---------- STORED RECORDS

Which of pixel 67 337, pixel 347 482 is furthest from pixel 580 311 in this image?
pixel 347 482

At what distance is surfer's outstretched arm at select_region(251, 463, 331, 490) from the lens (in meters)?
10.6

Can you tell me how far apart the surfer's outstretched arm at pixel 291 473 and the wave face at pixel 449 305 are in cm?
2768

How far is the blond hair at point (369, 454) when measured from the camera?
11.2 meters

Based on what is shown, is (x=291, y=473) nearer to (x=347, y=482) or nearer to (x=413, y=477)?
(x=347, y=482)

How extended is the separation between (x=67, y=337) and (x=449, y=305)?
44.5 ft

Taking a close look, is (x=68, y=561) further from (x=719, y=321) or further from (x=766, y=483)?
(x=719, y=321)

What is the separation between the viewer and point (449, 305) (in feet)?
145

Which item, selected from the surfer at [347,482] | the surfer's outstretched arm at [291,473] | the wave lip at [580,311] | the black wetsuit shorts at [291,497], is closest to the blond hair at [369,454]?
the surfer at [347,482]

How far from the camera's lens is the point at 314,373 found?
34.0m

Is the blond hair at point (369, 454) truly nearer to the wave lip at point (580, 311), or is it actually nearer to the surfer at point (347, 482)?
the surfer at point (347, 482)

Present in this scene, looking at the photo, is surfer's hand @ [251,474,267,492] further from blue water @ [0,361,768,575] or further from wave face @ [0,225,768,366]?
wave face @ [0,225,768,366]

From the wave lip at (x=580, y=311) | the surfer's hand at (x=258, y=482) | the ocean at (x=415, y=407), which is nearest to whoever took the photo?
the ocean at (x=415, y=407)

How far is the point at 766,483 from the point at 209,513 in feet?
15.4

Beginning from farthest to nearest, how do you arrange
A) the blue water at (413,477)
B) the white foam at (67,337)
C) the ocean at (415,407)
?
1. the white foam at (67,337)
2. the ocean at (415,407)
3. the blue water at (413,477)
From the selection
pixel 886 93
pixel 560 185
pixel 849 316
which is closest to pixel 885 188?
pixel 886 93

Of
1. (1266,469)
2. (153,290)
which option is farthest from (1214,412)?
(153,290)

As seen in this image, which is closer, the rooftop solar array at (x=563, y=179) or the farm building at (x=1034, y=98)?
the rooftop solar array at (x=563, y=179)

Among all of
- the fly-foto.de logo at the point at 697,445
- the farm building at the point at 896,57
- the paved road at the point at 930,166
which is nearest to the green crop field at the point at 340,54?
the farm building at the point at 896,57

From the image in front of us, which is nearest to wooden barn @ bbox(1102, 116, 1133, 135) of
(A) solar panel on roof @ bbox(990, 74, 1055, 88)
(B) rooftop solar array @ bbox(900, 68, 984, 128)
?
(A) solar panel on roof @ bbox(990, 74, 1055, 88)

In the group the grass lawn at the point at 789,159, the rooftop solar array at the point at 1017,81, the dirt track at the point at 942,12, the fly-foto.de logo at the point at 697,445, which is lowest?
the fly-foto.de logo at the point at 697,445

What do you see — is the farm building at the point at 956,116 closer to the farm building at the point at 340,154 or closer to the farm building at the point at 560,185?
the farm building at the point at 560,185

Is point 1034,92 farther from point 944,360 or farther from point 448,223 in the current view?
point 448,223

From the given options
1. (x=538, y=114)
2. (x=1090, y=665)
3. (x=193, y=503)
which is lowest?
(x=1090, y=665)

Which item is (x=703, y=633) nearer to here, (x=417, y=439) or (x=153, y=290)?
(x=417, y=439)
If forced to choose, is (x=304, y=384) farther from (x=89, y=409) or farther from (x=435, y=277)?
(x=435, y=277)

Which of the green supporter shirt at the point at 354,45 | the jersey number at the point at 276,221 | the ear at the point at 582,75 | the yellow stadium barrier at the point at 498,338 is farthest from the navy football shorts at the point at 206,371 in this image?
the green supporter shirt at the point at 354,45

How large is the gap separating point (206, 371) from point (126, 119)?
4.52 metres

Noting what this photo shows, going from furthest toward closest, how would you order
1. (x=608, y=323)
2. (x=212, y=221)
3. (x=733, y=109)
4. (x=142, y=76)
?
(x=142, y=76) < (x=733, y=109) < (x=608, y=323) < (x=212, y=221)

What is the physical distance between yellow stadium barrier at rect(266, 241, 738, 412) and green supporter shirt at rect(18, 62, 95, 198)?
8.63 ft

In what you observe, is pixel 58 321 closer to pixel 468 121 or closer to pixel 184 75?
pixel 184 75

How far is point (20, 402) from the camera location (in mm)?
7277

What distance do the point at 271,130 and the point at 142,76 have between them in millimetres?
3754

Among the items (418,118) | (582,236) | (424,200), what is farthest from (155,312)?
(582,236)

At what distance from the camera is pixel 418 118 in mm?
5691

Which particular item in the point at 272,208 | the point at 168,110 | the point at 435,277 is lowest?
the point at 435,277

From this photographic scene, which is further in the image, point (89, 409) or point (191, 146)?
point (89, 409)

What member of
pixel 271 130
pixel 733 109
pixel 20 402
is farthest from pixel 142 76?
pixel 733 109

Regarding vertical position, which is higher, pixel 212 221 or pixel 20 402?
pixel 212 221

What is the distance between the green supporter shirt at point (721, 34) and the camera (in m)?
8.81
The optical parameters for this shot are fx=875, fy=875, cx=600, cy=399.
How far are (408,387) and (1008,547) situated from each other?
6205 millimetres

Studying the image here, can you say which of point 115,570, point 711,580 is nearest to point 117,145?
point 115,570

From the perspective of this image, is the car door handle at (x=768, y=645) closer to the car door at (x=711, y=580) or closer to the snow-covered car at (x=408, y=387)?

--------------------

Set out the complete listing exactly as shown.

Which of pixel 67 337, pixel 347 482 is furthest from pixel 580 311 in this image?
pixel 347 482

At what distance is surfer's outstretched arm at select_region(251, 463, 331, 490) from the lens (in meters)?
10.6

Can you tell me how far apart the surfer's outstretched arm at pixel 291 473 and the wave face at pixel 449 305 are in cm?
2768

How far is the blond hair at point (369, 454) when measured from the camera?
11.2 meters

Based on what is shown, is (x=291, y=473) nearer to (x=347, y=482) or nearer to (x=413, y=477)?
(x=347, y=482)

How extended is the separation between (x=67, y=337) and (x=449, y=305)?
44.5 ft

Taking a close look, is (x=68, y=561) further from (x=719, y=321) or further from (x=766, y=483)?
(x=719, y=321)

What is the separation between the viewer and point (449, 305) (in feet)?
145

Which item, selected from the surfer at [347,482] | the surfer's outstretched arm at [291,473] | the wave lip at [580,311] | the black wetsuit shorts at [291,497], is closest to the blond hair at [369,454]?
the surfer at [347,482]

How far from the camera's lens is the point at 314,373 found?
34.0m

Is the blond hair at point (369, 454) truly nearer to the wave lip at point (580, 311), or is it actually nearer to the surfer at point (347, 482)?
the surfer at point (347, 482)

Present in this scene, looking at the photo, is surfer's hand @ [251,474,267,492] further from blue water @ [0,361,768,575] or further from wave face @ [0,225,768,366]?
wave face @ [0,225,768,366]

From the wave lip at (x=580, y=311) | the surfer's hand at (x=258, y=482) | the ocean at (x=415, y=407), which is nearest to whoever took the photo?
the ocean at (x=415, y=407)

How far is the point at 766,483 from the point at 209,513 in feet?
15.4

Beginning from farthest to nearest, how do you arrange
A) the blue water at (413,477)
B) the white foam at (67,337)
C) the ocean at (415,407)
?
1. the white foam at (67,337)
2. the ocean at (415,407)
3. the blue water at (413,477)
From the selection
pixel 886 93
pixel 560 185
pixel 849 316
which is closest to pixel 885 188?
pixel 886 93

Of
1. (1266,469)
2. (153,290)
which option is farthest from (1214,412)?
(153,290)

As seen in this image, which is closer, the rooftop solar array at (x=563, y=179) or the farm building at (x=1034, y=98)?
the rooftop solar array at (x=563, y=179)

Among all of
- the fly-foto.de logo at the point at 697,445
- the farm building at the point at 896,57
- the paved road at the point at 930,166
which is nearest to the green crop field at the point at 340,54?
the farm building at the point at 896,57

From the image in front of us, which is nearest to wooden barn @ bbox(1102, 116, 1133, 135) of
(A) solar panel on roof @ bbox(990, 74, 1055, 88)
(B) rooftop solar array @ bbox(900, 68, 984, 128)
?
(A) solar panel on roof @ bbox(990, 74, 1055, 88)

In the group the grass lawn at the point at 789,159, the rooftop solar array at the point at 1017,81, the dirt track at the point at 942,12, the fly-foto.de logo at the point at 697,445, which is lowest?
the fly-foto.de logo at the point at 697,445

What do you see — is the farm building at the point at 956,116 closer to the farm building at the point at 340,154 or closer to the farm building at the point at 560,185?
the farm building at the point at 560,185

Is point 1034,92 farther from point 944,360 or farther from point 448,223 in the current view?
point 448,223

From the given options
1. (x=538, y=114)
2. (x=1090, y=665)
3. (x=193, y=503)
which is lowest?
(x=1090, y=665)

Which item is (x=703, y=633) nearer to here, (x=417, y=439) or (x=153, y=290)?
(x=417, y=439)
If forced to choose, is (x=304, y=384) farther from (x=89, y=409) or farther from (x=435, y=277)?
(x=435, y=277)

Which of the green supporter shirt at the point at 354,45 | the jersey number at the point at 276,221 | the ear at the point at 582,75 | the yellow stadium barrier at the point at 498,338 is farthest from the navy football shorts at the point at 206,371 in this image?
the green supporter shirt at the point at 354,45

How large is the gap separating point (206, 371) from point (126, 119)?
4.52 metres

Noting what this photo shows, going from furthest toward closest, how would you order
1. (x=608, y=323)
2. (x=212, y=221)
3. (x=733, y=109)
4. (x=142, y=76)
?
(x=142, y=76) < (x=733, y=109) < (x=608, y=323) < (x=212, y=221)

What is the physical distance between yellow stadium barrier at rect(266, 241, 738, 412) and green supporter shirt at rect(18, 62, 95, 198)?
8.63 ft

In what you observe, is pixel 58 321 closer to pixel 468 121 or closer to pixel 184 75?
pixel 184 75

How far is point (20, 402) from the camera location (in mm)?
7277

What distance do the point at 271,130 and the point at 142,76 have between them in millimetres?
3754

Among the items (418,118) | (582,236) | (424,200), what is farthest from (155,312)?
(582,236)

At what distance from the camera is pixel 418 118 in mm?
5691

Which particular item in the point at 272,208 | the point at 168,110 | the point at 435,277 is lowest?
the point at 435,277

From this photographic scene, which is further in the image, point (89, 409) or point (191, 146)?
point (89, 409)

What member of
pixel 271 130
pixel 733 109
pixel 20 402
is farthest from pixel 142 76?
pixel 733 109

Regarding vertical position, which is higher, pixel 212 221 or pixel 20 402?
pixel 212 221

What is the distance between the green supporter shirt at point (721, 34) and the camera (in m)?
8.81
The optical parameters for this shot are fx=875, fy=875, cx=600, cy=399.
How far are (408,387) and (1008,547) situated from each other?
6205 millimetres

Studying the image here, can you say which of point 115,570, point 711,580 is nearest to point 117,145?
point 115,570

From the perspective of this image, is the car door handle at (x=768, y=645) closer to the car door at (x=711, y=580) or closer to the snow-covered car at (x=408, y=387)?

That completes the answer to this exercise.